%%
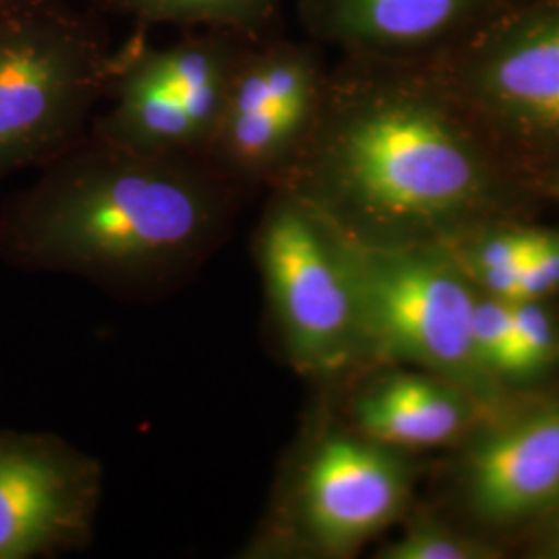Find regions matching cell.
Instances as JSON below:
<instances>
[{"label": "cell", "instance_id": "obj_1", "mask_svg": "<svg viewBox=\"0 0 559 559\" xmlns=\"http://www.w3.org/2000/svg\"><path fill=\"white\" fill-rule=\"evenodd\" d=\"M0 222V251L127 299L170 293L221 249L242 189L201 156L73 143Z\"/></svg>", "mask_w": 559, "mask_h": 559}, {"label": "cell", "instance_id": "obj_2", "mask_svg": "<svg viewBox=\"0 0 559 559\" xmlns=\"http://www.w3.org/2000/svg\"><path fill=\"white\" fill-rule=\"evenodd\" d=\"M274 187L350 239L396 242L404 230L473 200L480 168L415 92L359 81L336 94L328 112L318 108L297 158Z\"/></svg>", "mask_w": 559, "mask_h": 559}, {"label": "cell", "instance_id": "obj_3", "mask_svg": "<svg viewBox=\"0 0 559 559\" xmlns=\"http://www.w3.org/2000/svg\"><path fill=\"white\" fill-rule=\"evenodd\" d=\"M330 228L353 288L362 362L415 365L485 392L471 336L477 300L456 265L415 240L369 242Z\"/></svg>", "mask_w": 559, "mask_h": 559}, {"label": "cell", "instance_id": "obj_4", "mask_svg": "<svg viewBox=\"0 0 559 559\" xmlns=\"http://www.w3.org/2000/svg\"><path fill=\"white\" fill-rule=\"evenodd\" d=\"M117 59L80 20L40 4L0 9V179L81 140Z\"/></svg>", "mask_w": 559, "mask_h": 559}, {"label": "cell", "instance_id": "obj_5", "mask_svg": "<svg viewBox=\"0 0 559 559\" xmlns=\"http://www.w3.org/2000/svg\"><path fill=\"white\" fill-rule=\"evenodd\" d=\"M253 258L280 348L299 373L332 378L362 362L348 274L313 207L274 187L253 233Z\"/></svg>", "mask_w": 559, "mask_h": 559}, {"label": "cell", "instance_id": "obj_6", "mask_svg": "<svg viewBox=\"0 0 559 559\" xmlns=\"http://www.w3.org/2000/svg\"><path fill=\"white\" fill-rule=\"evenodd\" d=\"M295 468L245 558L355 554L399 519L408 496V473L394 448L355 427L323 431Z\"/></svg>", "mask_w": 559, "mask_h": 559}, {"label": "cell", "instance_id": "obj_7", "mask_svg": "<svg viewBox=\"0 0 559 559\" xmlns=\"http://www.w3.org/2000/svg\"><path fill=\"white\" fill-rule=\"evenodd\" d=\"M100 500L94 456L50 433L0 431V559L85 547Z\"/></svg>", "mask_w": 559, "mask_h": 559}, {"label": "cell", "instance_id": "obj_8", "mask_svg": "<svg viewBox=\"0 0 559 559\" xmlns=\"http://www.w3.org/2000/svg\"><path fill=\"white\" fill-rule=\"evenodd\" d=\"M320 102L290 98L267 80L258 52H245L201 158L240 189L276 185L297 158Z\"/></svg>", "mask_w": 559, "mask_h": 559}, {"label": "cell", "instance_id": "obj_9", "mask_svg": "<svg viewBox=\"0 0 559 559\" xmlns=\"http://www.w3.org/2000/svg\"><path fill=\"white\" fill-rule=\"evenodd\" d=\"M468 493L491 522L533 516L559 500V406L512 420L468 460Z\"/></svg>", "mask_w": 559, "mask_h": 559}, {"label": "cell", "instance_id": "obj_10", "mask_svg": "<svg viewBox=\"0 0 559 559\" xmlns=\"http://www.w3.org/2000/svg\"><path fill=\"white\" fill-rule=\"evenodd\" d=\"M112 106L94 133L152 154L201 156L195 124L158 62L156 50L140 48L117 59L110 81Z\"/></svg>", "mask_w": 559, "mask_h": 559}, {"label": "cell", "instance_id": "obj_11", "mask_svg": "<svg viewBox=\"0 0 559 559\" xmlns=\"http://www.w3.org/2000/svg\"><path fill=\"white\" fill-rule=\"evenodd\" d=\"M487 0H302L305 20L325 40L385 52L436 40Z\"/></svg>", "mask_w": 559, "mask_h": 559}, {"label": "cell", "instance_id": "obj_12", "mask_svg": "<svg viewBox=\"0 0 559 559\" xmlns=\"http://www.w3.org/2000/svg\"><path fill=\"white\" fill-rule=\"evenodd\" d=\"M353 427L388 448L436 445L464 425L459 392L420 373H388L367 381L353 399Z\"/></svg>", "mask_w": 559, "mask_h": 559}, {"label": "cell", "instance_id": "obj_13", "mask_svg": "<svg viewBox=\"0 0 559 559\" xmlns=\"http://www.w3.org/2000/svg\"><path fill=\"white\" fill-rule=\"evenodd\" d=\"M480 83L506 112L559 131V13L501 40L483 64Z\"/></svg>", "mask_w": 559, "mask_h": 559}, {"label": "cell", "instance_id": "obj_14", "mask_svg": "<svg viewBox=\"0 0 559 559\" xmlns=\"http://www.w3.org/2000/svg\"><path fill=\"white\" fill-rule=\"evenodd\" d=\"M242 55L221 38H195L156 50L166 78L200 133L203 150L221 124Z\"/></svg>", "mask_w": 559, "mask_h": 559}, {"label": "cell", "instance_id": "obj_15", "mask_svg": "<svg viewBox=\"0 0 559 559\" xmlns=\"http://www.w3.org/2000/svg\"><path fill=\"white\" fill-rule=\"evenodd\" d=\"M278 0H124L143 21L210 25L224 32H258L272 20Z\"/></svg>", "mask_w": 559, "mask_h": 559}, {"label": "cell", "instance_id": "obj_16", "mask_svg": "<svg viewBox=\"0 0 559 559\" xmlns=\"http://www.w3.org/2000/svg\"><path fill=\"white\" fill-rule=\"evenodd\" d=\"M471 336L475 355L487 371L519 373L512 300L500 297L477 300L473 311Z\"/></svg>", "mask_w": 559, "mask_h": 559}, {"label": "cell", "instance_id": "obj_17", "mask_svg": "<svg viewBox=\"0 0 559 559\" xmlns=\"http://www.w3.org/2000/svg\"><path fill=\"white\" fill-rule=\"evenodd\" d=\"M543 239L545 235L540 233H508L485 240L475 253V270L483 284L496 297L514 300L520 274Z\"/></svg>", "mask_w": 559, "mask_h": 559}, {"label": "cell", "instance_id": "obj_18", "mask_svg": "<svg viewBox=\"0 0 559 559\" xmlns=\"http://www.w3.org/2000/svg\"><path fill=\"white\" fill-rule=\"evenodd\" d=\"M487 556V549L477 543L448 535L427 524L411 526L399 539L390 540L380 549L383 559H479Z\"/></svg>", "mask_w": 559, "mask_h": 559}, {"label": "cell", "instance_id": "obj_19", "mask_svg": "<svg viewBox=\"0 0 559 559\" xmlns=\"http://www.w3.org/2000/svg\"><path fill=\"white\" fill-rule=\"evenodd\" d=\"M514 305V338L516 369L531 373L540 369L554 355V328L537 300H516Z\"/></svg>", "mask_w": 559, "mask_h": 559}, {"label": "cell", "instance_id": "obj_20", "mask_svg": "<svg viewBox=\"0 0 559 559\" xmlns=\"http://www.w3.org/2000/svg\"><path fill=\"white\" fill-rule=\"evenodd\" d=\"M559 286V237H549L540 242L535 255L526 261L519 286L514 293V300H537L556 290Z\"/></svg>", "mask_w": 559, "mask_h": 559}, {"label": "cell", "instance_id": "obj_21", "mask_svg": "<svg viewBox=\"0 0 559 559\" xmlns=\"http://www.w3.org/2000/svg\"><path fill=\"white\" fill-rule=\"evenodd\" d=\"M11 2H13V0H0V9L7 7V4H11Z\"/></svg>", "mask_w": 559, "mask_h": 559}, {"label": "cell", "instance_id": "obj_22", "mask_svg": "<svg viewBox=\"0 0 559 559\" xmlns=\"http://www.w3.org/2000/svg\"><path fill=\"white\" fill-rule=\"evenodd\" d=\"M556 193H558V195H559V182H558V185H556Z\"/></svg>", "mask_w": 559, "mask_h": 559}]
</instances>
%%
### REQUIRED TASK
Copy the data from its first line up to and including the line with "<instances>", and leave the pictures out.

### REPLY
Find regions matching cell.
Instances as JSON below:
<instances>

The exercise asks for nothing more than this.